The remote sensing image target extraction device based on super-object information according to claim 16, wherein the feature extraction module comprises:

The first segmentation unit uses a region growing method to segment the basic segmentation unit to obtain a plurality of first sub-images;

The first arrangement unit arranges the plurality of first sub-images from the bottom to the top according to the order of the multispectral bands;

The first feature vector forming unit extracts image features from the multiple first sub-images in a bottom-up order to form a first feature vector, wherein the image features are extracted from the original spectrum-space joint information;

The second segmentation unit performs multi-level segmentation and merging of the basic segmentation unit by setting different region growth and merging thresholds to obtain multiple levels of second sub-images.
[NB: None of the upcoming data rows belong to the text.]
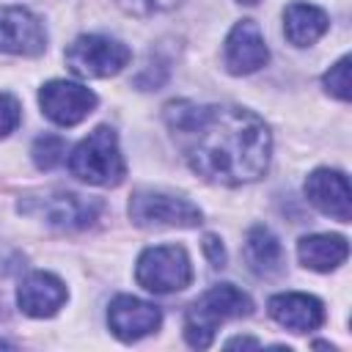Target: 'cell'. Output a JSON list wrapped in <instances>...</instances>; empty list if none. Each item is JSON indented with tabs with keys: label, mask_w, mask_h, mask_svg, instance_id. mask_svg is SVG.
Instances as JSON below:
<instances>
[{
	"label": "cell",
	"mask_w": 352,
	"mask_h": 352,
	"mask_svg": "<svg viewBox=\"0 0 352 352\" xmlns=\"http://www.w3.org/2000/svg\"><path fill=\"white\" fill-rule=\"evenodd\" d=\"M22 121V107L16 102V96L11 94H0V138H8Z\"/></svg>",
	"instance_id": "cell-20"
},
{
	"label": "cell",
	"mask_w": 352,
	"mask_h": 352,
	"mask_svg": "<svg viewBox=\"0 0 352 352\" xmlns=\"http://www.w3.org/2000/svg\"><path fill=\"white\" fill-rule=\"evenodd\" d=\"M322 85H324V91H327L330 96H336V99H341V102H349V96H352V91H349V55L338 58V60L324 72Z\"/></svg>",
	"instance_id": "cell-19"
},
{
	"label": "cell",
	"mask_w": 352,
	"mask_h": 352,
	"mask_svg": "<svg viewBox=\"0 0 352 352\" xmlns=\"http://www.w3.org/2000/svg\"><path fill=\"white\" fill-rule=\"evenodd\" d=\"M107 324H110V333L118 341L132 344V341H140V338L160 330L162 311L154 302H146L140 297L118 294L107 305Z\"/></svg>",
	"instance_id": "cell-9"
},
{
	"label": "cell",
	"mask_w": 352,
	"mask_h": 352,
	"mask_svg": "<svg viewBox=\"0 0 352 352\" xmlns=\"http://www.w3.org/2000/svg\"><path fill=\"white\" fill-rule=\"evenodd\" d=\"M253 311V300L234 283H217L206 289L190 308L184 311V341L192 349H209L214 333L223 322L248 316Z\"/></svg>",
	"instance_id": "cell-2"
},
{
	"label": "cell",
	"mask_w": 352,
	"mask_h": 352,
	"mask_svg": "<svg viewBox=\"0 0 352 352\" xmlns=\"http://www.w3.org/2000/svg\"><path fill=\"white\" fill-rule=\"evenodd\" d=\"M126 212L140 228H195L204 220L201 209L190 198L162 190H135Z\"/></svg>",
	"instance_id": "cell-6"
},
{
	"label": "cell",
	"mask_w": 352,
	"mask_h": 352,
	"mask_svg": "<svg viewBox=\"0 0 352 352\" xmlns=\"http://www.w3.org/2000/svg\"><path fill=\"white\" fill-rule=\"evenodd\" d=\"M135 280L151 294H173L192 283V261L182 245H154L138 256Z\"/></svg>",
	"instance_id": "cell-5"
},
{
	"label": "cell",
	"mask_w": 352,
	"mask_h": 352,
	"mask_svg": "<svg viewBox=\"0 0 352 352\" xmlns=\"http://www.w3.org/2000/svg\"><path fill=\"white\" fill-rule=\"evenodd\" d=\"M16 209L28 217H36V220L52 226V228L80 231L99 220L102 201L80 195V192H69V190H44V192L22 195Z\"/></svg>",
	"instance_id": "cell-4"
},
{
	"label": "cell",
	"mask_w": 352,
	"mask_h": 352,
	"mask_svg": "<svg viewBox=\"0 0 352 352\" xmlns=\"http://www.w3.org/2000/svg\"><path fill=\"white\" fill-rule=\"evenodd\" d=\"M44 50H47V30L33 11L22 6L0 8V52L33 58L41 55Z\"/></svg>",
	"instance_id": "cell-10"
},
{
	"label": "cell",
	"mask_w": 352,
	"mask_h": 352,
	"mask_svg": "<svg viewBox=\"0 0 352 352\" xmlns=\"http://www.w3.org/2000/svg\"><path fill=\"white\" fill-rule=\"evenodd\" d=\"M118 6H121L126 14L151 16V14H162V11H170V8H176V6H182V0H118Z\"/></svg>",
	"instance_id": "cell-21"
},
{
	"label": "cell",
	"mask_w": 352,
	"mask_h": 352,
	"mask_svg": "<svg viewBox=\"0 0 352 352\" xmlns=\"http://www.w3.org/2000/svg\"><path fill=\"white\" fill-rule=\"evenodd\" d=\"M236 3H245V6H256L258 0H236Z\"/></svg>",
	"instance_id": "cell-24"
},
{
	"label": "cell",
	"mask_w": 352,
	"mask_h": 352,
	"mask_svg": "<svg viewBox=\"0 0 352 352\" xmlns=\"http://www.w3.org/2000/svg\"><path fill=\"white\" fill-rule=\"evenodd\" d=\"M305 198L327 217L338 223H349L352 217V192H349V179L346 173L336 168H316L308 173L302 184Z\"/></svg>",
	"instance_id": "cell-12"
},
{
	"label": "cell",
	"mask_w": 352,
	"mask_h": 352,
	"mask_svg": "<svg viewBox=\"0 0 352 352\" xmlns=\"http://www.w3.org/2000/svg\"><path fill=\"white\" fill-rule=\"evenodd\" d=\"M63 58H66V66L77 77L88 80V77H113V74H118L129 63L132 52L118 38L99 36V33H82L66 47Z\"/></svg>",
	"instance_id": "cell-7"
},
{
	"label": "cell",
	"mask_w": 352,
	"mask_h": 352,
	"mask_svg": "<svg viewBox=\"0 0 352 352\" xmlns=\"http://www.w3.org/2000/svg\"><path fill=\"white\" fill-rule=\"evenodd\" d=\"M96 94L74 80H50L38 91L41 113L58 126H74L88 118L96 107Z\"/></svg>",
	"instance_id": "cell-8"
},
{
	"label": "cell",
	"mask_w": 352,
	"mask_h": 352,
	"mask_svg": "<svg viewBox=\"0 0 352 352\" xmlns=\"http://www.w3.org/2000/svg\"><path fill=\"white\" fill-rule=\"evenodd\" d=\"M245 261L261 278H272V275L283 272L286 256H283L280 239L267 226H253L245 236Z\"/></svg>",
	"instance_id": "cell-17"
},
{
	"label": "cell",
	"mask_w": 352,
	"mask_h": 352,
	"mask_svg": "<svg viewBox=\"0 0 352 352\" xmlns=\"http://www.w3.org/2000/svg\"><path fill=\"white\" fill-rule=\"evenodd\" d=\"M267 311L280 327H286L292 333H311V330H319L324 324L322 300L314 294H302V292L272 294L267 302Z\"/></svg>",
	"instance_id": "cell-14"
},
{
	"label": "cell",
	"mask_w": 352,
	"mask_h": 352,
	"mask_svg": "<svg viewBox=\"0 0 352 352\" xmlns=\"http://www.w3.org/2000/svg\"><path fill=\"white\" fill-rule=\"evenodd\" d=\"M165 124L190 170L212 184H250L270 168V126L248 107L179 99L165 104Z\"/></svg>",
	"instance_id": "cell-1"
},
{
	"label": "cell",
	"mask_w": 352,
	"mask_h": 352,
	"mask_svg": "<svg viewBox=\"0 0 352 352\" xmlns=\"http://www.w3.org/2000/svg\"><path fill=\"white\" fill-rule=\"evenodd\" d=\"M204 253H206V258H209L212 267H226V248H223L220 236L206 234L204 236Z\"/></svg>",
	"instance_id": "cell-22"
},
{
	"label": "cell",
	"mask_w": 352,
	"mask_h": 352,
	"mask_svg": "<svg viewBox=\"0 0 352 352\" xmlns=\"http://www.w3.org/2000/svg\"><path fill=\"white\" fill-rule=\"evenodd\" d=\"M226 346H228V349H231V346H258V341H256V338L236 336V338H228V341H226Z\"/></svg>",
	"instance_id": "cell-23"
},
{
	"label": "cell",
	"mask_w": 352,
	"mask_h": 352,
	"mask_svg": "<svg viewBox=\"0 0 352 352\" xmlns=\"http://www.w3.org/2000/svg\"><path fill=\"white\" fill-rule=\"evenodd\" d=\"M69 170L85 184L116 187L126 176V162L113 126H96L69 154Z\"/></svg>",
	"instance_id": "cell-3"
},
{
	"label": "cell",
	"mask_w": 352,
	"mask_h": 352,
	"mask_svg": "<svg viewBox=\"0 0 352 352\" xmlns=\"http://www.w3.org/2000/svg\"><path fill=\"white\" fill-rule=\"evenodd\" d=\"M270 60V47L253 19H239L223 44V63L231 74H253Z\"/></svg>",
	"instance_id": "cell-11"
},
{
	"label": "cell",
	"mask_w": 352,
	"mask_h": 352,
	"mask_svg": "<svg viewBox=\"0 0 352 352\" xmlns=\"http://www.w3.org/2000/svg\"><path fill=\"white\" fill-rule=\"evenodd\" d=\"M330 28V16L314 3H289L283 8V33L294 47H311Z\"/></svg>",
	"instance_id": "cell-16"
},
{
	"label": "cell",
	"mask_w": 352,
	"mask_h": 352,
	"mask_svg": "<svg viewBox=\"0 0 352 352\" xmlns=\"http://www.w3.org/2000/svg\"><path fill=\"white\" fill-rule=\"evenodd\" d=\"M349 256V242L341 234H308L297 242V258L314 272L338 270Z\"/></svg>",
	"instance_id": "cell-15"
},
{
	"label": "cell",
	"mask_w": 352,
	"mask_h": 352,
	"mask_svg": "<svg viewBox=\"0 0 352 352\" xmlns=\"http://www.w3.org/2000/svg\"><path fill=\"white\" fill-rule=\"evenodd\" d=\"M66 300H69L66 283L58 275L44 272V270L25 275L16 286V305L25 316H33V319L55 316L66 305Z\"/></svg>",
	"instance_id": "cell-13"
},
{
	"label": "cell",
	"mask_w": 352,
	"mask_h": 352,
	"mask_svg": "<svg viewBox=\"0 0 352 352\" xmlns=\"http://www.w3.org/2000/svg\"><path fill=\"white\" fill-rule=\"evenodd\" d=\"M30 157L38 170H52L66 160V140L60 135H41L33 140Z\"/></svg>",
	"instance_id": "cell-18"
}]
</instances>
According to the set region growth merging thresholds, each The target to be extracted at the over-segmentation level is respectively associated with the corresponding super-object, and after the association, the super-object feature information of the target to be extracted at the same position in the sub-images of multiple levels is formed;

The second arrangement unit arranges the second sub-images of multiple levels in a descending order of the region growth and merging threshold from top to bottom;

The super-object determining unit separately determines the super-object feature information corresponding to the target to be extracted in the second sub-image of each level;

Feature fusion unit, to perform feature fusion of the super-object feature information at the same position in the second sub-images of multiple levels from top to bottom, and fuse it to the second sub-image at the bottom;

The second feature vector extraction unit extracts the second feature vector according to the second sub-image at the bottom layer.
The remote sensing image target extraction device based on super-object information according to claim 16, characterized in that it comprises a training module, and training the neural network model comprises:

A selecting unit, selecting a training sample, the training sample is selected from a plurality of segmentation basic units obtained after the remote sensing image is segmented, and each selected segmentation basic unit is used as a training sample;

A fusion feature vector acquiring unit to acquire the fusion feature vector of the training sample;

A pre-training unit, inputting the fusion feature vector of the training sample into the neural network model, pre-training the neural network model, and obtaining initial parameters of the neural network model;

The reverse tuning training unit performs reverse tuning training on the neural network model according to the initial parameters.
An electronic device, characterized in that it comprises:

processor;

A memory, the memory includes a remote sensing image target extraction program, when the remote sensing image target extraction program is executed by the processor, the steps of the remote sensing image target extraction method according to any one of claims 1 to 15 are realized.
A computer non-volatile readable storage medium, wherein the computer non-volatile readable storage medium includes a remote sensing image target extraction program, and when the remote sensing image target extraction program is executed by a processor, The steps of the remote sensing image target extraction method according to any one of claims 1 to 15.